After sitting home all day, I had yet to eat. I really hadn’t gotten out of bed until noon, since I always stay up so late. 2am is my usual bedtime. I do tuck Brian in at night, though. I wander around our apartment, doing laundry, dishes, keeping our kitty company. I also pick and poke around at Facebook too much. But, when he walks through the door around 2:30, I decide if I want to leave and see the sunshine. If I do, I usually grab a bite to eat then I turn on my Lyft driver app. With this, I become the driver for any needed person. I never know what to talk about, so if they want to, I converse, if not, I try not to look in my rear-view mirror too much at them.
7-11 is an everyday must, I never know why. There’s tons of cola in my fridge, yet I always need my fountain type. I sometimes tend to get a chocolate chip cookie as well. I guess it just gives me a chance to still learn the city I feel like I should be accustomed to after almost two years, yet I still have no idea where anything is. I know there’s a casino somewhere.
The windy days are easy to see when you gaze upon the palm trees. I am always drawn into them. They cover the city, corner by corner. I don’t think I have to worry about a coconut falling on my head, though. At least I hope so. These are the ones whose leaves I don’t have to rake in September. I’m so used to that time of year. When I do see their leaves on the ground, they’re not the orange or red that I’m so used to; just brown or beige. But man, are they big. A palm leaf seems almost as big as my car.
Alcohol brings out the best in all of us. Not always true. At times, it brings out the B in me. As rambunctious that I normally am, I tend to get louder the more I consume, which is not always a good thing, I’m reminded the next day. It marvels me that he can handle me at times.
I like that he never smokes in our apartment. He always goes out onto our balcony. While out there, he watches the cars drive by, the people walking down the street, the ambulance that is usually across the street at the retirement home. I always like standing out there with him, sometimes just to be next to him. He usually comes up with some great ideas while he’s out there.
Ah, dinner. A big spicy sausage with onions and cheese to eat along with some shrimp. All cooked by Brian. He cooks dinner every night, always without a recipe. We’ve had this sausage a lot lately, but we’ve been in the mood. I think there’s still one in the fridge, left over for his lunch. If I didn’t have him, I’d be ordering pizza, a lot
This is my bracelet to let people know if anything is happening to me. I made this one. It has on it my name, who to call, that I am on blood thinners. People can’t see my disability. I don’t wear a t-shirt, or have it plastered on my face. So, I must wear this, whatever were to happen. I’m not ashamed to admit it.

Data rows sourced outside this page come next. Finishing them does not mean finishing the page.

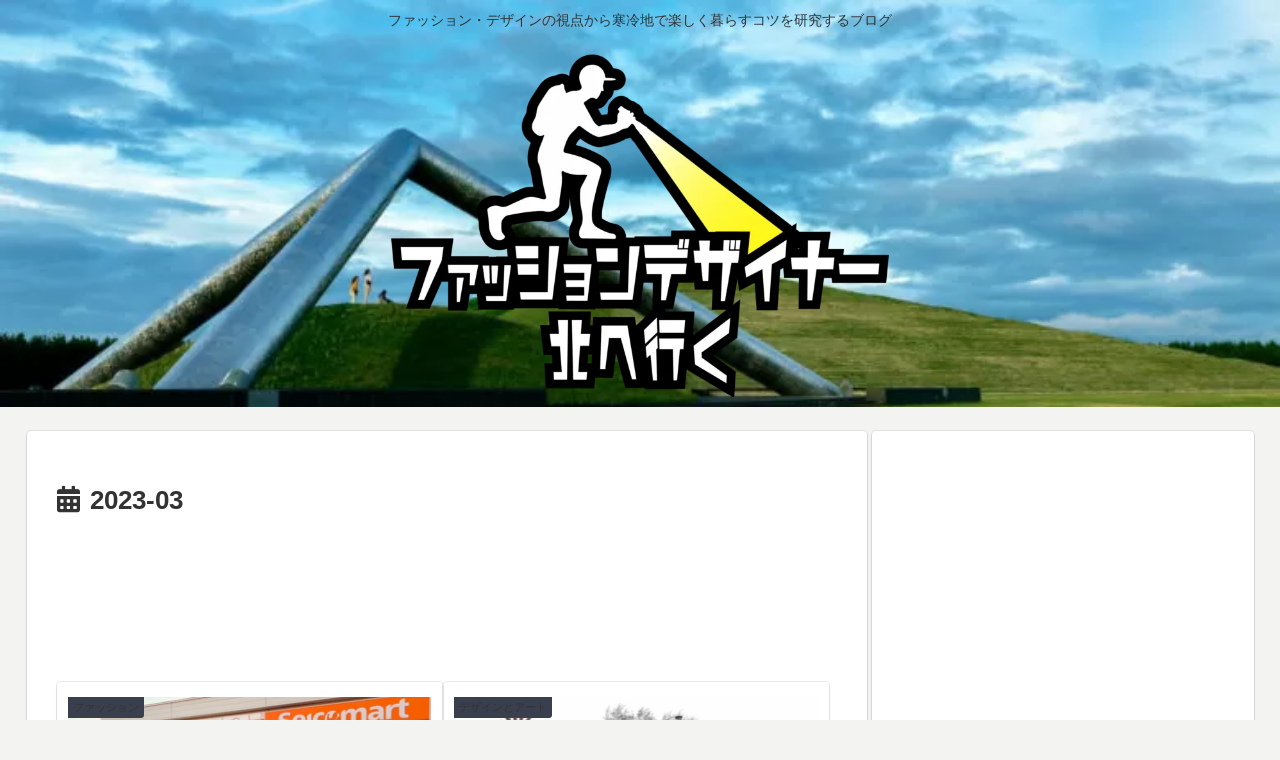

--- FILE ---
content_type: text/html; charset=utf-8
request_url: https://www.google.com/recaptcha/api2/aframe
body_size: 113
content:
<!DOCTYPE HTML><html><head><meta http-equiv="content-type" content="text/html; charset=UTF-8"></head><body><script nonce="9yiUnw6Q2rcH-vRDU3IjfA">/** Anti-fraud and anti-abuse applications only. See google.com/recaptcha */ try{var clients={'sodar':'https://pagead2.googlesyndication.com/pagead/sodar?'};window.addEventListener("message",function(a){try{if(a.source===window.parent){var b=JSON.parse(a.data);var c=clients[b['id']];if(c){var d=document.createElement('img');d.src=c+b['params']+'&rc='+(localStorage.getItem("rc::a")?sessionStorage.getItem("rc::b"):"");window.document.body.appendChild(d);sessionStorage.setItem("rc::e",parseInt(sessionStorage.getItem("rc::e")||0)+1);localStorage.setItem("rc::h",'1768777680642');}}}catch(b){}});window.parent.postMessage("_grecaptcha_ready", "*");}catch(b){}</script></body></html>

This is our new Alexa. We can call people on her, ask her the weather, directions to a nearby restaurant. She plays music for us, and Brian let me choose the face to be an owl. Since she shows that it’s 11pm, that’s why she’s sleeping. As I continue to write about my pictures, though, I can see her staring at me, since it’s 8:15 pm. It’s a little creepy sometimes.

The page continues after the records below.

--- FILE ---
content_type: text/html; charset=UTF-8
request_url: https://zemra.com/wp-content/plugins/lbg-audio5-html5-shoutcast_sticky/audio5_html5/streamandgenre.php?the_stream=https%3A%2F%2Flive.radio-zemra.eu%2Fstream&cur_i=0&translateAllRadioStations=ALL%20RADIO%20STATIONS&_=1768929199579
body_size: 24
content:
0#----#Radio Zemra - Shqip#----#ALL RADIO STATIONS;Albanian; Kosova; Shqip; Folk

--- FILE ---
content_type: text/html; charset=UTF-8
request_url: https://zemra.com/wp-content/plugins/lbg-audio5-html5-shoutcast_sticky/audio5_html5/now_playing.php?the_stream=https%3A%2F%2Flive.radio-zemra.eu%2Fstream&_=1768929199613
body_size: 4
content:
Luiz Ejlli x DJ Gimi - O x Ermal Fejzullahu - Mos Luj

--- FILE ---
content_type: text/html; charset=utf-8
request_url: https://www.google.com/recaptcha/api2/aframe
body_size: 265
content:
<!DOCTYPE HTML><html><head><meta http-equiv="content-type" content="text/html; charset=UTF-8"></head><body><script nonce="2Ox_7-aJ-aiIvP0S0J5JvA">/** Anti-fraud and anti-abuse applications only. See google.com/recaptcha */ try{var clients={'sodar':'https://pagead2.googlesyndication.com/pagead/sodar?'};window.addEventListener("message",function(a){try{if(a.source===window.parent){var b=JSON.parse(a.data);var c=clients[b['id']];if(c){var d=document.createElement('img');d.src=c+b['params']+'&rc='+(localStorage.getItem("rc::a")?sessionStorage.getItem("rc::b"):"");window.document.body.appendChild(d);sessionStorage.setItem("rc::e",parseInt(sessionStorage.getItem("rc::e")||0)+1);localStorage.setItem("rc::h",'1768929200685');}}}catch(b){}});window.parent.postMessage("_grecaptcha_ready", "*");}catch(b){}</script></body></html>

Our balcony is always well lit. I have little lights aligned along the brick wall, wrapped around my little green frog who sits and watches the road. We have a few plants on the corner, what they are I don’t recall. I know Brian had planted some sunflowers that look like they’re about to bloom any day now. We also have a camera to watch the fence, since we’re the last apartment on the corner of the building. We always watch cars driving in, or people leaving. Our complex is gated and secure. Not to mention, our road is very well lit. And, like I said before, there’s always an ambulance across the street because it’s a retirement home.
That’s a day in the life of Stephanie.